課題の指示:
本文の「もやもやを、心のなかに秘密・しこりを抱えたままで来ました。」から始まって「その人柄は良く分かりません。」までの部分を、一字一句違えずに書き写すこと。

特別お題「今だから話せること」
特別お題「今だから話せること」
今だから話せること… 正確に言えば、リアルな知り合いには「今でも」話せません。
もやもやを、心のなかに秘密・しこりを抱えたままで来ました。
ペンネームで書いているブログだから、直接の知り合い相手ではないから話すことが出来ます。
私には兄がいます。兄は結婚して子供を二人授かりましたが、離婚しました。原因は「女性関係」です。職場の女性、水商売の女性、次々と手を出していました。
そうするとお金も時間も家族には割けない。おざなりに、犠牲になる。いきおい夫婦仲は悪くなり、離婚になったのです。
兄の元妻、私の元義姉の和美さんから兄の女遊びぶりを聞いて呆れ果てました。休みの日、冠婚葬祭で地方に行ったら夜はそこで風俗。なじみになったら飛行機や新幹線を使ってまで通います。
こっそりスマホを見たら、あり得ない量のメッセージのやり取り。頼んだ事はまずやってくれないのに、浮気相手への対応はきめ細かい。
どこかおかしいとしか言いようがありません。私の母は長く癌で闘病しているのですが、母の見舞いや看病もそこそこに地方遠征を繰り返していたのですから。
私が兄の事を知ってとてもショックだったのは、これが初めて聞いた話ではないからです。私の父方の祖父、父、そして兄に連なる負の連鎖。黒い血脈のようなものを感じてしまったからです。
まずルーツとも言える、祖父の話からします。祖父の父、曽祖父については若くして亡くなり、その人柄は良く分かりません。
私の父は祖父の事を酷く嫌っていました。私がほんの小さい頃からです。私はそれが不思議でなりませんでした。そして祖父が病気になった時も、とうとう亡くなった時も少しも心配するそぶりも、悲しい様子の欠片も見せなかった。見舞いにも一度も行きませんでした。
それどころか葬儀の場で大声で祖父の悪口を言い、すっきりした表情をしていました。
大人になった私に父から直接に、また父から話を聞いた母からその理由を聞きました。

データ一覧:

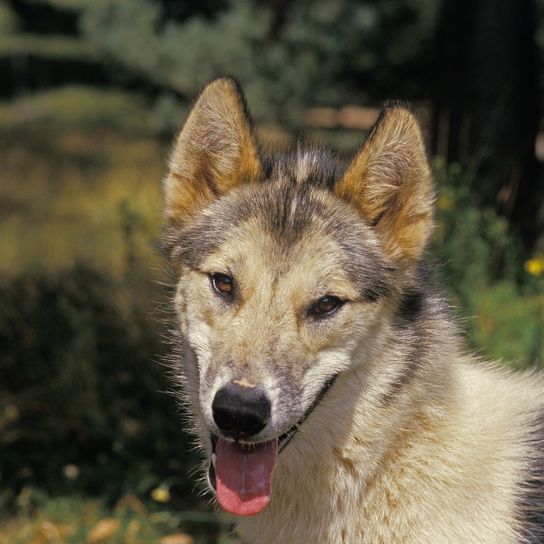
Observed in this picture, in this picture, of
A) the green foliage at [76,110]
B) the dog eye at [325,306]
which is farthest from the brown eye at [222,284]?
the green foliage at [76,110]

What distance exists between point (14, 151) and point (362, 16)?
6.73 m

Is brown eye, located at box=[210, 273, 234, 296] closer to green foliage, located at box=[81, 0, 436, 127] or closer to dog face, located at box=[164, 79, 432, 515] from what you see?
dog face, located at box=[164, 79, 432, 515]

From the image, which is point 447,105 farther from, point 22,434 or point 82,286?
point 22,434

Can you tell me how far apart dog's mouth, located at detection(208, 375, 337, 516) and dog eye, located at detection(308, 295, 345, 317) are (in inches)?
11.1

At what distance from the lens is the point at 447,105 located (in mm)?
7730

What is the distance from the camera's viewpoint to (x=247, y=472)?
3.07 m

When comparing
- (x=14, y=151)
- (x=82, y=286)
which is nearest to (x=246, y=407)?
(x=82, y=286)

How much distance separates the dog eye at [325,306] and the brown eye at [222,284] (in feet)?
1.06

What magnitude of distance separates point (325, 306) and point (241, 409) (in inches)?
21.7

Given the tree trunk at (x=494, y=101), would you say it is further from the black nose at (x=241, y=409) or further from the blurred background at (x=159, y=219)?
the black nose at (x=241, y=409)

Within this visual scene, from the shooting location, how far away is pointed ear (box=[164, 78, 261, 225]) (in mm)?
3379

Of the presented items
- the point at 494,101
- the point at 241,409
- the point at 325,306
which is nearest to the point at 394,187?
the point at 325,306

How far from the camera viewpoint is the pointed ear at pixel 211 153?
11.1 feet

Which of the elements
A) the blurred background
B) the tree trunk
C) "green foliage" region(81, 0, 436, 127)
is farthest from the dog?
"green foliage" region(81, 0, 436, 127)
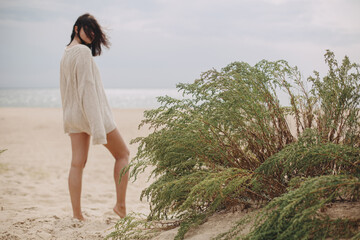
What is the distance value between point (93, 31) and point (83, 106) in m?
0.86

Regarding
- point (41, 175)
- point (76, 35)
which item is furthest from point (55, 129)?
point (76, 35)

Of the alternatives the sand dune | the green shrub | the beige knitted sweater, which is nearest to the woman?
the beige knitted sweater

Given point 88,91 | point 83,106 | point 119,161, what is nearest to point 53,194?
point 119,161

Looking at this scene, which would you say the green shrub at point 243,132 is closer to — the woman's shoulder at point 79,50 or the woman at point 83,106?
the woman at point 83,106

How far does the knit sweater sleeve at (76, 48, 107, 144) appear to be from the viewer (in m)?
3.51

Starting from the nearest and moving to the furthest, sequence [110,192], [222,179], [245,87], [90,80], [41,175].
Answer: [222,179], [245,87], [90,80], [110,192], [41,175]

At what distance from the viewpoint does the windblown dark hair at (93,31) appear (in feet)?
12.1

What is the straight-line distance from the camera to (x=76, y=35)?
3.78 metres

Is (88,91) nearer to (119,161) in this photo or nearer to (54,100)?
(119,161)

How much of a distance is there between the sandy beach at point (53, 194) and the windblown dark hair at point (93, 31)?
193 centimetres

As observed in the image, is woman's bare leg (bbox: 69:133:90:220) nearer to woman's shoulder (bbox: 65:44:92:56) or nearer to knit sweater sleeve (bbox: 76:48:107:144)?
knit sweater sleeve (bbox: 76:48:107:144)

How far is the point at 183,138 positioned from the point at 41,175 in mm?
5489

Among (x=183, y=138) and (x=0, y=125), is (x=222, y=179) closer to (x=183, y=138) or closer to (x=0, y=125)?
(x=183, y=138)

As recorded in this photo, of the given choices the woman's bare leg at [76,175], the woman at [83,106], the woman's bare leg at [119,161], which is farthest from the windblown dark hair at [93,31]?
the woman's bare leg at [76,175]
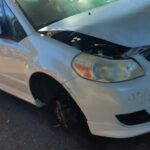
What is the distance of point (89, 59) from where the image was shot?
153 inches

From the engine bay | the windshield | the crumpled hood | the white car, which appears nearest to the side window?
the white car

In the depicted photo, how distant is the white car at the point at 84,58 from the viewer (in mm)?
A: 3801

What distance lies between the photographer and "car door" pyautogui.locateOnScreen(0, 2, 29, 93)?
4.64 metres

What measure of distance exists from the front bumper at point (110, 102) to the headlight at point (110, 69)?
48 mm

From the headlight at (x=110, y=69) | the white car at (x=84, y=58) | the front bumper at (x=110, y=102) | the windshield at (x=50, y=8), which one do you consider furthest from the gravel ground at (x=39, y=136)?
the windshield at (x=50, y=8)

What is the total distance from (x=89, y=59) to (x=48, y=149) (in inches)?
44.9

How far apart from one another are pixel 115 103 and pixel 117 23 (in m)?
0.87

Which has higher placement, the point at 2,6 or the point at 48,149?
the point at 2,6

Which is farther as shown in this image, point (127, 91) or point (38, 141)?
point (38, 141)

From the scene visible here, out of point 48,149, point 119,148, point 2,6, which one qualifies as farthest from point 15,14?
point 119,148

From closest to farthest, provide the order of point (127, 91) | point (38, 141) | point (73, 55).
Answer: point (127, 91) → point (73, 55) → point (38, 141)

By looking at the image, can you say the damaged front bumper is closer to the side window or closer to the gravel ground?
the gravel ground

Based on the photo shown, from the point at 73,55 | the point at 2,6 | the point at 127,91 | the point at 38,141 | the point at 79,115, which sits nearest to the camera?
the point at 127,91

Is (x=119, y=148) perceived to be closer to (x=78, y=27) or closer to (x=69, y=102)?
(x=69, y=102)
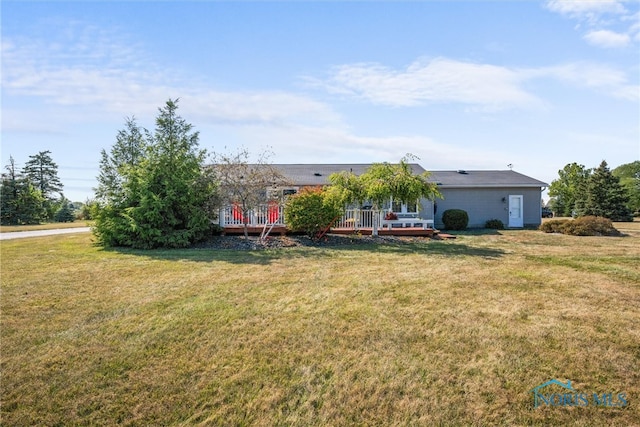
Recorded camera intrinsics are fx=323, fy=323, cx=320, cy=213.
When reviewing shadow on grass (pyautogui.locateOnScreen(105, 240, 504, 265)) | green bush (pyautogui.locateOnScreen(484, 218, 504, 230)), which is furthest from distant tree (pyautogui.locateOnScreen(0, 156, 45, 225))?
green bush (pyautogui.locateOnScreen(484, 218, 504, 230))

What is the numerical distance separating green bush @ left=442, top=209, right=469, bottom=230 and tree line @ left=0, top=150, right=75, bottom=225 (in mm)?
36585

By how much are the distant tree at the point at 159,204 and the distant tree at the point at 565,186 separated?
4202 cm

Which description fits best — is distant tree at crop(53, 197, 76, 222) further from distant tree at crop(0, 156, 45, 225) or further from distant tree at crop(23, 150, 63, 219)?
distant tree at crop(23, 150, 63, 219)

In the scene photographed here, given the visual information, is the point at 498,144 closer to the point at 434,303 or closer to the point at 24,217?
the point at 434,303

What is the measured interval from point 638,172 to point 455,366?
56.2m

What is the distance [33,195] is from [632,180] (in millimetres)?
65999

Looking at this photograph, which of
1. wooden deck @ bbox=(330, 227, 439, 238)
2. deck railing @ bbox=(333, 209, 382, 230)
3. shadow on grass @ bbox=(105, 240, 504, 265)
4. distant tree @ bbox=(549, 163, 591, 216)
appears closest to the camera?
shadow on grass @ bbox=(105, 240, 504, 265)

解答:
もやもやを、心のなかに秘密・しこりを抱えたままで来ました。
ペンネームで書いているブログだから、直接の知り合い相手ではないから話すことが出来ます。
私には兄がいます。兄は結婚して子供を二人授かりましたが、離婚しました。原因は「女性関係」です。職場の女性、水商売の女性、次々と手を出していました。
そうするとお金も時間も家族には割けない。おざなりに、犠牲になる。いきおい夫婦仲は悪くなり、離婚になったのです。
兄の元妻、私の元義姉の和美さんから兄の女遊びぶりを聞いて呆れ果てました。休みの日、冠婚葬祭で地方に行ったら夜はそこで風俗。なじみになったら飛行機や新幹線を使ってまで通います。
こっそりスマホを見たら、あり得ない量のメッセージのやり取り。頼んだ事はまずやってくれないのに、浮気相手への対応はきめ細かい。
どこかおかしいとしか言いようがありません。私の母は長く癌で闘病しているのですが、母の見舞いや看病もそこそこに地方遠征を繰り返していたのですから。
私が兄の事を知ってとてもショックだったのは、これが初めて聞いた話ではないからです。私の父方の祖父、父、そして兄に連なる負の連鎖。黒い血脈のようなものを感じてしまったからです。
まずルーツとも言える、祖父の話からします。祖父の父、曽祖父については若くして亡くなり、その人柄は良く分かりません。